── Article ──

Mo Vaughn
Vaughn playing first base with the Boston Red Sox
First baseman
Born: (1967-12-15) December 15, 1967 (age 56)
Norwalk, Connecticut, U.S.
Batted: Left
Threw: Right
MLB debut
June 27, 1991, for the Boston Red Sox
Last MLB appearance
May 2, 2003, for the New York Mets
MLB statistics
Batting average.293
Home runs328
Runs batted in1,064
Career highlights and awards

Maurice Samuel Vaughn (born December 15, 1967), nicknamed "the Hit Dog", is an American former Major League Baseball first baseman who played for the Boston Red Sox, Anaheim Angels, and New York Mets from 1991 to 2003. He was a three-time All-Star selection and won the American League MVP award in 1995 with Boston.

Early life and education

Vaughn with the Wareham Gatemen in 1988

Vaughn attended New Canaan Country School in New Canaan, Connecticut.[1] He played baseball for Trinity-Pawling School in Pawling, New York.[2][3]

Vaughn played college baseball at Seton Hall for head coach Mike Sheppard. While there he set the school record for home runs with 28. In his three years at Seton Hall he hit a total of 57 home runs and 218 RBIs, both team records.[4] His teammates included seven-time All-Star and Hall of Famer Craig Biggio, Red Sox teammate John Valentin, and Kevin Morton. Vaughn earned the Jack Kaiser Award as MVP of the 1987 Big East Conference baseball tournament while keying the Pirates' championship run.[5]

While at Seton Hall, Vaughn played collegiate summer baseball for two years (1987–88) with the Wareham Gatemen of the Cape Cod Baseball League (CCBL), and in 2000 was named a member of the inaugural class of the CCBL Hall of Fame.[6]

At Seton Hall, his brothers in Omega Psi Phi gave him the nickname "Hit Dog."[7]

Professional career

Boston Red Sox

Vaughn became the centerpiece of the Red Sox's line-up in 1993, hitting 29 home runs and contributing 101 RBIs. In 1995, he established a reputation as one of the most feared hitters in the American League when he hit 39 home runs with 126 RBIs and a .300 average. He also garnered 11 stolen bases. His efforts, which led the Red Sox to the playoffs (only to lose to the Cleveland Indians in the American League Division Series), were rewarded with the American League MVP award.

───

Given request
Copy the part of the Mo Vaughn article that opens with the words "Norwalk, Connecticut, U.S." and closes with "1995 with Boston.", keeping every word unchanged. The listing that follows comes from a separate source and is unrelated to the Mo Vaughn article.

── Supplied entries ──

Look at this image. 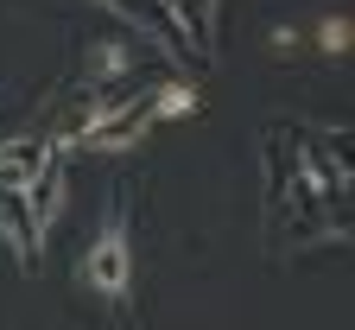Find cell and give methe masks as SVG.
I'll list each match as a JSON object with an SVG mask.
<instances>
[{
    "label": "cell",
    "mask_w": 355,
    "mask_h": 330,
    "mask_svg": "<svg viewBox=\"0 0 355 330\" xmlns=\"http://www.w3.org/2000/svg\"><path fill=\"white\" fill-rule=\"evenodd\" d=\"M89 273H96V279H108V286H121V273H127L121 248H114V242H108V248H96V261H89Z\"/></svg>",
    "instance_id": "1"
}]
</instances>
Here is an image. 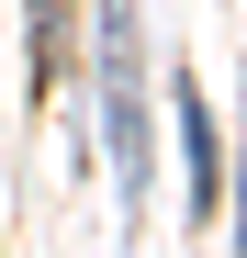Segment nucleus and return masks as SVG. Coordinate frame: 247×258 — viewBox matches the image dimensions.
Returning <instances> with one entry per match:
<instances>
[{
    "label": "nucleus",
    "mask_w": 247,
    "mask_h": 258,
    "mask_svg": "<svg viewBox=\"0 0 247 258\" xmlns=\"http://www.w3.org/2000/svg\"><path fill=\"white\" fill-rule=\"evenodd\" d=\"M101 135H112L124 202H146L157 135H146V34H135V0H101Z\"/></svg>",
    "instance_id": "nucleus-1"
},
{
    "label": "nucleus",
    "mask_w": 247,
    "mask_h": 258,
    "mask_svg": "<svg viewBox=\"0 0 247 258\" xmlns=\"http://www.w3.org/2000/svg\"><path fill=\"white\" fill-rule=\"evenodd\" d=\"M180 157H191V213L214 202V112H202V79H180Z\"/></svg>",
    "instance_id": "nucleus-2"
}]
</instances>
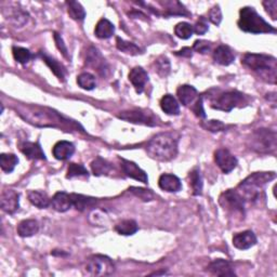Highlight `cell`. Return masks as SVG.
Returning <instances> with one entry per match:
<instances>
[{"label": "cell", "instance_id": "cell-48", "mask_svg": "<svg viewBox=\"0 0 277 277\" xmlns=\"http://www.w3.org/2000/svg\"><path fill=\"white\" fill-rule=\"evenodd\" d=\"M54 37V40H56V43H57V47L58 49L62 52V54L65 57V58H68V54H67V48L65 46V43L62 39V37H61V35H59L58 33H54L53 35Z\"/></svg>", "mask_w": 277, "mask_h": 277}, {"label": "cell", "instance_id": "cell-10", "mask_svg": "<svg viewBox=\"0 0 277 277\" xmlns=\"http://www.w3.org/2000/svg\"><path fill=\"white\" fill-rule=\"evenodd\" d=\"M86 271L92 276H107L115 272V265L108 257L95 255L87 261Z\"/></svg>", "mask_w": 277, "mask_h": 277}, {"label": "cell", "instance_id": "cell-45", "mask_svg": "<svg viewBox=\"0 0 277 277\" xmlns=\"http://www.w3.org/2000/svg\"><path fill=\"white\" fill-rule=\"evenodd\" d=\"M263 6L265 8L266 12L271 15L273 20L277 19V0H268L264 2Z\"/></svg>", "mask_w": 277, "mask_h": 277}, {"label": "cell", "instance_id": "cell-47", "mask_svg": "<svg viewBox=\"0 0 277 277\" xmlns=\"http://www.w3.org/2000/svg\"><path fill=\"white\" fill-rule=\"evenodd\" d=\"M192 110L194 112V114L198 118H205L206 117L205 110H204V106H203V98L202 97L198 98L195 101V104H194V106L192 107Z\"/></svg>", "mask_w": 277, "mask_h": 277}, {"label": "cell", "instance_id": "cell-40", "mask_svg": "<svg viewBox=\"0 0 277 277\" xmlns=\"http://www.w3.org/2000/svg\"><path fill=\"white\" fill-rule=\"evenodd\" d=\"M193 33H194L193 26L186 22H181L177 24V26L175 27V34L179 38L184 39V40L192 37Z\"/></svg>", "mask_w": 277, "mask_h": 277}, {"label": "cell", "instance_id": "cell-29", "mask_svg": "<svg viewBox=\"0 0 277 277\" xmlns=\"http://www.w3.org/2000/svg\"><path fill=\"white\" fill-rule=\"evenodd\" d=\"M40 57L43 60V62H45L50 67L51 71L53 72V74L59 78V79L61 81H64V78H65V68H64V66L61 63H59L56 59L47 56L46 53H42V52L40 53Z\"/></svg>", "mask_w": 277, "mask_h": 277}, {"label": "cell", "instance_id": "cell-19", "mask_svg": "<svg viewBox=\"0 0 277 277\" xmlns=\"http://www.w3.org/2000/svg\"><path fill=\"white\" fill-rule=\"evenodd\" d=\"M51 206L58 212H66L73 206L72 196L65 192H58L51 199Z\"/></svg>", "mask_w": 277, "mask_h": 277}, {"label": "cell", "instance_id": "cell-15", "mask_svg": "<svg viewBox=\"0 0 277 277\" xmlns=\"http://www.w3.org/2000/svg\"><path fill=\"white\" fill-rule=\"evenodd\" d=\"M129 80L132 84L137 93H142L146 82L149 81V75L142 67L135 66L129 73Z\"/></svg>", "mask_w": 277, "mask_h": 277}, {"label": "cell", "instance_id": "cell-4", "mask_svg": "<svg viewBox=\"0 0 277 277\" xmlns=\"http://www.w3.org/2000/svg\"><path fill=\"white\" fill-rule=\"evenodd\" d=\"M241 63L257 73L265 81L275 85L277 62L276 59L266 54L246 53L241 58Z\"/></svg>", "mask_w": 277, "mask_h": 277}, {"label": "cell", "instance_id": "cell-42", "mask_svg": "<svg viewBox=\"0 0 277 277\" xmlns=\"http://www.w3.org/2000/svg\"><path fill=\"white\" fill-rule=\"evenodd\" d=\"M202 127L205 128L208 131L211 132H219V131H223L225 129V125L223 123H221L220 120H208L206 123L202 124Z\"/></svg>", "mask_w": 277, "mask_h": 277}, {"label": "cell", "instance_id": "cell-26", "mask_svg": "<svg viewBox=\"0 0 277 277\" xmlns=\"http://www.w3.org/2000/svg\"><path fill=\"white\" fill-rule=\"evenodd\" d=\"M39 231V224L36 220L29 219L23 220L17 225V234L21 237H31L37 234Z\"/></svg>", "mask_w": 277, "mask_h": 277}, {"label": "cell", "instance_id": "cell-22", "mask_svg": "<svg viewBox=\"0 0 277 277\" xmlns=\"http://www.w3.org/2000/svg\"><path fill=\"white\" fill-rule=\"evenodd\" d=\"M197 90L193 86L189 85H182L180 86L177 90L178 99L181 102L182 105L189 106L190 104H193L195 100L197 99Z\"/></svg>", "mask_w": 277, "mask_h": 277}, {"label": "cell", "instance_id": "cell-16", "mask_svg": "<svg viewBox=\"0 0 277 277\" xmlns=\"http://www.w3.org/2000/svg\"><path fill=\"white\" fill-rule=\"evenodd\" d=\"M257 244V237L253 231H244L233 237V245L239 250H247Z\"/></svg>", "mask_w": 277, "mask_h": 277}, {"label": "cell", "instance_id": "cell-1", "mask_svg": "<svg viewBox=\"0 0 277 277\" xmlns=\"http://www.w3.org/2000/svg\"><path fill=\"white\" fill-rule=\"evenodd\" d=\"M19 114L30 124L38 127H53L62 129H78L79 125L75 124L58 114L57 112L46 107L38 106H27L25 110L19 109Z\"/></svg>", "mask_w": 277, "mask_h": 277}, {"label": "cell", "instance_id": "cell-28", "mask_svg": "<svg viewBox=\"0 0 277 277\" xmlns=\"http://www.w3.org/2000/svg\"><path fill=\"white\" fill-rule=\"evenodd\" d=\"M188 181H189V187L192 189V194L195 196L202 195L203 190V178L201 169L198 167L194 168L188 175Z\"/></svg>", "mask_w": 277, "mask_h": 277}, {"label": "cell", "instance_id": "cell-41", "mask_svg": "<svg viewBox=\"0 0 277 277\" xmlns=\"http://www.w3.org/2000/svg\"><path fill=\"white\" fill-rule=\"evenodd\" d=\"M130 192L135 195L137 198H140L143 202H151L154 199V193L151 189H146L142 187H130Z\"/></svg>", "mask_w": 277, "mask_h": 277}, {"label": "cell", "instance_id": "cell-17", "mask_svg": "<svg viewBox=\"0 0 277 277\" xmlns=\"http://www.w3.org/2000/svg\"><path fill=\"white\" fill-rule=\"evenodd\" d=\"M21 152L32 160H45L46 155L43 153L39 143L35 142H23L20 145Z\"/></svg>", "mask_w": 277, "mask_h": 277}, {"label": "cell", "instance_id": "cell-7", "mask_svg": "<svg viewBox=\"0 0 277 277\" xmlns=\"http://www.w3.org/2000/svg\"><path fill=\"white\" fill-rule=\"evenodd\" d=\"M118 118L123 119L127 123H131L135 125H144L155 127L158 125V119L151 110L143 109V108H133L121 112L118 114Z\"/></svg>", "mask_w": 277, "mask_h": 277}, {"label": "cell", "instance_id": "cell-18", "mask_svg": "<svg viewBox=\"0 0 277 277\" xmlns=\"http://www.w3.org/2000/svg\"><path fill=\"white\" fill-rule=\"evenodd\" d=\"M207 270L216 276H235L231 263L223 259L214 260L207 266Z\"/></svg>", "mask_w": 277, "mask_h": 277}, {"label": "cell", "instance_id": "cell-27", "mask_svg": "<svg viewBox=\"0 0 277 277\" xmlns=\"http://www.w3.org/2000/svg\"><path fill=\"white\" fill-rule=\"evenodd\" d=\"M160 107L168 115L177 116L180 114L179 103L176 100V98L171 94L163 95L161 101H160Z\"/></svg>", "mask_w": 277, "mask_h": 277}, {"label": "cell", "instance_id": "cell-12", "mask_svg": "<svg viewBox=\"0 0 277 277\" xmlns=\"http://www.w3.org/2000/svg\"><path fill=\"white\" fill-rule=\"evenodd\" d=\"M0 205L2 209L9 213H15L20 208V195L16 193L14 189H6L3 192L2 197H0Z\"/></svg>", "mask_w": 277, "mask_h": 277}, {"label": "cell", "instance_id": "cell-11", "mask_svg": "<svg viewBox=\"0 0 277 277\" xmlns=\"http://www.w3.org/2000/svg\"><path fill=\"white\" fill-rule=\"evenodd\" d=\"M214 160L223 173H230L237 166V159L229 150L219 149L214 153Z\"/></svg>", "mask_w": 277, "mask_h": 277}, {"label": "cell", "instance_id": "cell-9", "mask_svg": "<svg viewBox=\"0 0 277 277\" xmlns=\"http://www.w3.org/2000/svg\"><path fill=\"white\" fill-rule=\"evenodd\" d=\"M219 203L223 207V209L231 214H239L240 216L245 215L246 203L236 189L225 190L221 194Z\"/></svg>", "mask_w": 277, "mask_h": 277}, {"label": "cell", "instance_id": "cell-13", "mask_svg": "<svg viewBox=\"0 0 277 277\" xmlns=\"http://www.w3.org/2000/svg\"><path fill=\"white\" fill-rule=\"evenodd\" d=\"M86 63L88 66L97 69V72L102 75V76H105L106 72L108 71V66H107V63L105 59H104L102 57V54L100 53V51L94 48V47H91L89 50H88V53H87V59H86Z\"/></svg>", "mask_w": 277, "mask_h": 277}, {"label": "cell", "instance_id": "cell-21", "mask_svg": "<svg viewBox=\"0 0 277 277\" xmlns=\"http://www.w3.org/2000/svg\"><path fill=\"white\" fill-rule=\"evenodd\" d=\"M158 185L161 189L170 193H177L182 188V183L180 179L175 175L163 173L158 180Z\"/></svg>", "mask_w": 277, "mask_h": 277}, {"label": "cell", "instance_id": "cell-39", "mask_svg": "<svg viewBox=\"0 0 277 277\" xmlns=\"http://www.w3.org/2000/svg\"><path fill=\"white\" fill-rule=\"evenodd\" d=\"M12 53L14 60L20 64H26L33 58L32 52L29 49L22 47H13Z\"/></svg>", "mask_w": 277, "mask_h": 277}, {"label": "cell", "instance_id": "cell-6", "mask_svg": "<svg viewBox=\"0 0 277 277\" xmlns=\"http://www.w3.org/2000/svg\"><path fill=\"white\" fill-rule=\"evenodd\" d=\"M250 150L259 154H274L277 147L276 132L270 129H257L248 137Z\"/></svg>", "mask_w": 277, "mask_h": 277}, {"label": "cell", "instance_id": "cell-44", "mask_svg": "<svg viewBox=\"0 0 277 277\" xmlns=\"http://www.w3.org/2000/svg\"><path fill=\"white\" fill-rule=\"evenodd\" d=\"M210 47H211V43L209 41H206V40H196L194 42V46H193V49L195 51H197L198 53H202V54H205L207 53L208 51L210 50Z\"/></svg>", "mask_w": 277, "mask_h": 277}, {"label": "cell", "instance_id": "cell-36", "mask_svg": "<svg viewBox=\"0 0 277 277\" xmlns=\"http://www.w3.org/2000/svg\"><path fill=\"white\" fill-rule=\"evenodd\" d=\"M77 84L79 85L80 88L84 90H93L97 86V81H95V77L90 73H81L77 77Z\"/></svg>", "mask_w": 277, "mask_h": 277}, {"label": "cell", "instance_id": "cell-5", "mask_svg": "<svg viewBox=\"0 0 277 277\" xmlns=\"http://www.w3.org/2000/svg\"><path fill=\"white\" fill-rule=\"evenodd\" d=\"M238 27L245 33L250 34H270L276 30L260 15L254 7H244L239 11Z\"/></svg>", "mask_w": 277, "mask_h": 277}, {"label": "cell", "instance_id": "cell-33", "mask_svg": "<svg viewBox=\"0 0 277 277\" xmlns=\"http://www.w3.org/2000/svg\"><path fill=\"white\" fill-rule=\"evenodd\" d=\"M72 196V201H73V206L76 208L77 210L84 211L87 208L92 207L97 201L94 198L87 197L84 195H77V194H71Z\"/></svg>", "mask_w": 277, "mask_h": 277}, {"label": "cell", "instance_id": "cell-24", "mask_svg": "<svg viewBox=\"0 0 277 277\" xmlns=\"http://www.w3.org/2000/svg\"><path fill=\"white\" fill-rule=\"evenodd\" d=\"M115 33V26L107 19H101L95 26L94 34L100 39H108Z\"/></svg>", "mask_w": 277, "mask_h": 277}, {"label": "cell", "instance_id": "cell-20", "mask_svg": "<svg viewBox=\"0 0 277 277\" xmlns=\"http://www.w3.org/2000/svg\"><path fill=\"white\" fill-rule=\"evenodd\" d=\"M213 60L215 61V63L220 65L229 66L235 61V54H234L233 50L229 46L221 45L214 50Z\"/></svg>", "mask_w": 277, "mask_h": 277}, {"label": "cell", "instance_id": "cell-30", "mask_svg": "<svg viewBox=\"0 0 277 277\" xmlns=\"http://www.w3.org/2000/svg\"><path fill=\"white\" fill-rule=\"evenodd\" d=\"M138 230L137 223L134 220H124L116 224L115 231L119 234V235L124 236H130L135 234Z\"/></svg>", "mask_w": 277, "mask_h": 277}, {"label": "cell", "instance_id": "cell-2", "mask_svg": "<svg viewBox=\"0 0 277 277\" xmlns=\"http://www.w3.org/2000/svg\"><path fill=\"white\" fill-rule=\"evenodd\" d=\"M179 136L173 132H162L155 135L146 145L150 157L158 161H170L178 154Z\"/></svg>", "mask_w": 277, "mask_h": 277}, {"label": "cell", "instance_id": "cell-34", "mask_svg": "<svg viewBox=\"0 0 277 277\" xmlns=\"http://www.w3.org/2000/svg\"><path fill=\"white\" fill-rule=\"evenodd\" d=\"M17 163H19V158L14 154H2L0 156V166L6 173H11Z\"/></svg>", "mask_w": 277, "mask_h": 277}, {"label": "cell", "instance_id": "cell-38", "mask_svg": "<svg viewBox=\"0 0 277 277\" xmlns=\"http://www.w3.org/2000/svg\"><path fill=\"white\" fill-rule=\"evenodd\" d=\"M80 177H89V172L87 170L82 164L80 163H69L68 169H67V179H73V178H80Z\"/></svg>", "mask_w": 277, "mask_h": 277}, {"label": "cell", "instance_id": "cell-23", "mask_svg": "<svg viewBox=\"0 0 277 277\" xmlns=\"http://www.w3.org/2000/svg\"><path fill=\"white\" fill-rule=\"evenodd\" d=\"M53 156L59 160H66L71 158L75 153V145L68 141H59L52 150Z\"/></svg>", "mask_w": 277, "mask_h": 277}, {"label": "cell", "instance_id": "cell-25", "mask_svg": "<svg viewBox=\"0 0 277 277\" xmlns=\"http://www.w3.org/2000/svg\"><path fill=\"white\" fill-rule=\"evenodd\" d=\"M91 169L94 176H108L114 171L113 164L102 157H97L91 162Z\"/></svg>", "mask_w": 277, "mask_h": 277}, {"label": "cell", "instance_id": "cell-8", "mask_svg": "<svg viewBox=\"0 0 277 277\" xmlns=\"http://www.w3.org/2000/svg\"><path fill=\"white\" fill-rule=\"evenodd\" d=\"M246 97L238 91H228L211 101V107L222 112H231L234 107L246 104Z\"/></svg>", "mask_w": 277, "mask_h": 277}, {"label": "cell", "instance_id": "cell-46", "mask_svg": "<svg viewBox=\"0 0 277 277\" xmlns=\"http://www.w3.org/2000/svg\"><path fill=\"white\" fill-rule=\"evenodd\" d=\"M208 30H209V27H208V24L204 17H201V19L196 22L195 26H193V31L197 35H204L205 33H207Z\"/></svg>", "mask_w": 277, "mask_h": 277}, {"label": "cell", "instance_id": "cell-32", "mask_svg": "<svg viewBox=\"0 0 277 277\" xmlns=\"http://www.w3.org/2000/svg\"><path fill=\"white\" fill-rule=\"evenodd\" d=\"M116 47L121 52H124V53H127L130 56H138L143 53L142 50L138 48L135 43L126 41L124 39H121L120 37L116 38Z\"/></svg>", "mask_w": 277, "mask_h": 277}, {"label": "cell", "instance_id": "cell-35", "mask_svg": "<svg viewBox=\"0 0 277 277\" xmlns=\"http://www.w3.org/2000/svg\"><path fill=\"white\" fill-rule=\"evenodd\" d=\"M67 12L73 20L84 21L86 17V11L82 6L77 2H67Z\"/></svg>", "mask_w": 277, "mask_h": 277}, {"label": "cell", "instance_id": "cell-49", "mask_svg": "<svg viewBox=\"0 0 277 277\" xmlns=\"http://www.w3.org/2000/svg\"><path fill=\"white\" fill-rule=\"evenodd\" d=\"M177 56H181V57H186V58H190L192 57V50H190V48H183L181 51H178L176 52Z\"/></svg>", "mask_w": 277, "mask_h": 277}, {"label": "cell", "instance_id": "cell-3", "mask_svg": "<svg viewBox=\"0 0 277 277\" xmlns=\"http://www.w3.org/2000/svg\"><path fill=\"white\" fill-rule=\"evenodd\" d=\"M276 178L275 172H255L251 173L237 186L236 190L245 203H256L264 196V186Z\"/></svg>", "mask_w": 277, "mask_h": 277}, {"label": "cell", "instance_id": "cell-14", "mask_svg": "<svg viewBox=\"0 0 277 277\" xmlns=\"http://www.w3.org/2000/svg\"><path fill=\"white\" fill-rule=\"evenodd\" d=\"M121 169H123V172L129 178H132L136 181H140L144 184H146L147 182H149V178H147V175L145 173V171H143L133 161L121 158Z\"/></svg>", "mask_w": 277, "mask_h": 277}, {"label": "cell", "instance_id": "cell-37", "mask_svg": "<svg viewBox=\"0 0 277 277\" xmlns=\"http://www.w3.org/2000/svg\"><path fill=\"white\" fill-rule=\"evenodd\" d=\"M170 69H171V66H170L168 58L161 56L155 61V72L157 73L160 77L162 78L167 77L170 74Z\"/></svg>", "mask_w": 277, "mask_h": 277}, {"label": "cell", "instance_id": "cell-31", "mask_svg": "<svg viewBox=\"0 0 277 277\" xmlns=\"http://www.w3.org/2000/svg\"><path fill=\"white\" fill-rule=\"evenodd\" d=\"M29 199L34 206H36L39 209L47 208L51 204L48 195L45 192H40V190H32L29 194Z\"/></svg>", "mask_w": 277, "mask_h": 277}, {"label": "cell", "instance_id": "cell-43", "mask_svg": "<svg viewBox=\"0 0 277 277\" xmlns=\"http://www.w3.org/2000/svg\"><path fill=\"white\" fill-rule=\"evenodd\" d=\"M208 19L214 25H220L222 22V11L220 9V6H214L210 9L209 14H208Z\"/></svg>", "mask_w": 277, "mask_h": 277}]
</instances>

───

The completed task
Norwalk, Connecticut, U.S.
Batted: Left
Threw: Right
MLB debut
June 27, 1991, for the Boston Red Sox
Last MLB appearance
May 2, 2003, for the New York Mets
MLB statistics
Batting average.293
Home runs328
Runs batted in1,064
Career highlights and awards

Maurice Samuel Vaughn (born December 15, 1967), nicknamed "the Hit Dog", is an American former Major League Baseball first baseman who played for the Boston Red Sox, Anaheim Angels, and New York Mets from 1991 to 2003. He was a three-time All-Star selection and won the American League MVP award in 1995 with Boston.